At least Mike Perry made it very public and (on his website and at the presentation which made it into the Washington Post and many other major media outlets) said which sites needed to be fixed and offered to wait to release the tool until they got the sites sorted out.
So, yes, releasing the tool is bad ... but he could have just sold it to the Russians/Chinese/Spammers last year (many of whom already know about this cookie and/or wifi weakness and have been using it to hijack ebay accounts etc.)
Typing your password into a screen in a webcafe or wifi hotspot is a bit like shouting out your password in a foreign language and hoping no-one is listening or understands the language. It's *much* better to make sure you always use secure/encrypted connections, especially when using wifi, but for that matter, anytime you're sending personal data.
no subject
Date: 2008-09-09 01:37 pm (UTC)Sorry I got steamed about it (though it wasn't at you, of course) but I don't like people who think causing panic is justifiable.
no subject
Date: 2008-09-09 11:44 am (UTC)no subject
Date: 2008-09-09 08:20 pm (UTC)The codemonkey item that I link to from there says in part
Makes you feel a little vulnerable knowing all your public information was so nakedly exposed over the past few years, huh? Did Google know about this?

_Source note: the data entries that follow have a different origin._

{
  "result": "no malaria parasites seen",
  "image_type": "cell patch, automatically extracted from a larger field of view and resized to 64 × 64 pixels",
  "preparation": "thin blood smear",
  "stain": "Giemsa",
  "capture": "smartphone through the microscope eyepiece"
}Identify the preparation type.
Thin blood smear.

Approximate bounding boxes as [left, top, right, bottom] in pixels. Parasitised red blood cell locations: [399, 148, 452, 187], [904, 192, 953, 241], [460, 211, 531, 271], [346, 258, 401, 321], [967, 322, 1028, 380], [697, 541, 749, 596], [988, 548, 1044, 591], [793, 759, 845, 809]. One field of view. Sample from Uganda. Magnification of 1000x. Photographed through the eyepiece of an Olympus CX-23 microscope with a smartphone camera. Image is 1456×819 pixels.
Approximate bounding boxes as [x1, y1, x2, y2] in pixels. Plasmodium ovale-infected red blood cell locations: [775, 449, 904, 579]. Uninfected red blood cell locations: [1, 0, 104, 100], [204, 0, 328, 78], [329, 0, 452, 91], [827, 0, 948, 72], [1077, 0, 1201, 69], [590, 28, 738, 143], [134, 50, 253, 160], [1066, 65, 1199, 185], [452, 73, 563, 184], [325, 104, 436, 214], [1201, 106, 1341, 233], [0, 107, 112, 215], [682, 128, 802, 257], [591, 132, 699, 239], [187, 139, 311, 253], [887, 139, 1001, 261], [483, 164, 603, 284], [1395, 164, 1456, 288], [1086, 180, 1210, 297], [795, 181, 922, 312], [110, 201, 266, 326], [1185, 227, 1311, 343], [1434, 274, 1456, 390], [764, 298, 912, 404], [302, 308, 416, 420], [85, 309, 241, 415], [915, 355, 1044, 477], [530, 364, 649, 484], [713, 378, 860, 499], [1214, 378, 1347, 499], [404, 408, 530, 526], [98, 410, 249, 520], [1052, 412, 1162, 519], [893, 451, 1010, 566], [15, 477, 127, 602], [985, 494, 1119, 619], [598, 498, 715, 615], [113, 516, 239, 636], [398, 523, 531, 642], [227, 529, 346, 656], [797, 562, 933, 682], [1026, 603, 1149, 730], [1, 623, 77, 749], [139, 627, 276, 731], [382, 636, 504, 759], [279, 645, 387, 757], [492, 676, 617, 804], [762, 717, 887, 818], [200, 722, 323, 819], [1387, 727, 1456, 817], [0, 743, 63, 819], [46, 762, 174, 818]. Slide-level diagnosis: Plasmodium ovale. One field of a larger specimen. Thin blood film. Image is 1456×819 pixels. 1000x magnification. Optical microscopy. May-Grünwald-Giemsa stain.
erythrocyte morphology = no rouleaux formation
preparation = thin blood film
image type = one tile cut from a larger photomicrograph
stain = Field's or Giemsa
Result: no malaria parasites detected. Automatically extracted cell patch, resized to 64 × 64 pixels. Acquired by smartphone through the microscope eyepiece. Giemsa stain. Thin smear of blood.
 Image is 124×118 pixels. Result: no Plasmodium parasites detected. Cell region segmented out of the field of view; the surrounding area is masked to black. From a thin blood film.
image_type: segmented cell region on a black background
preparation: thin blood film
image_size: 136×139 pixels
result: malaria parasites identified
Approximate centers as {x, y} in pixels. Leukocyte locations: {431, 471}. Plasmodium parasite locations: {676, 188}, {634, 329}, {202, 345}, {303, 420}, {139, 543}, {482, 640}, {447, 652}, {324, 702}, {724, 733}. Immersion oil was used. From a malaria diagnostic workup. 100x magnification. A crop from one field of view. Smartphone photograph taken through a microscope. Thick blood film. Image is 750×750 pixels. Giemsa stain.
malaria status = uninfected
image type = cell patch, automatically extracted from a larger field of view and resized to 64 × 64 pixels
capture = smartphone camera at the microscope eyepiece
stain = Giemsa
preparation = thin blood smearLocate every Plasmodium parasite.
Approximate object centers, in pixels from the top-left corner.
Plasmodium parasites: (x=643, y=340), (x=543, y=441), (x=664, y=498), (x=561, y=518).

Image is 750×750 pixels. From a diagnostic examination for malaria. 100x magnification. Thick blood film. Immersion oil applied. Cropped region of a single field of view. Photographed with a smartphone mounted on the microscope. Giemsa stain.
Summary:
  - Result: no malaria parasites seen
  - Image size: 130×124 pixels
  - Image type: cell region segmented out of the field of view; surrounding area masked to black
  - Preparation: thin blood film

It turns out they were well aware of it. The reason Google didn’t grant users the SSL feature before, according to Perry, was because SSL is expensive. It takes a lot of bandwidth and time on both the receiver and transmitter sides to generate keys and encrypt data. Slower data connections would experience a lagging Gmail experience.
Google knew about it. Why didn't THEY warn us?
(This is intended as a historical note, not an "I told you so".)
no subject
Date: 2008-09-09 08:21 pm (UTC)The webmonkey item linked to from there says in part Google knew about it. Why didn't THEY warn us?
(This is intended as a historical note, not an "I told you so".)
no subject
Date: 2008-09-09 09:02 pm (UTC)Seriously. I am not techie literate, nor do I have the time or brain space to become so; I visit lots of sites and I assume that their security is adequate, and it's worked so far touch wood. If I can't rely on that, then my only completely safe course is to quit using the web and advise Jan to do the same.
Of course, this is an extreme reaction, but so was Mr Perry's. Had I received an ordinary message (and I have to say that I didn't look at yours, so my argument is admittedly weak) advising me of the problem and to change that setting in Gmail, I would have done it and thought no more about it. He chose the suicide bomber approach, and as I have said elsewhere, he deserves anything he gets.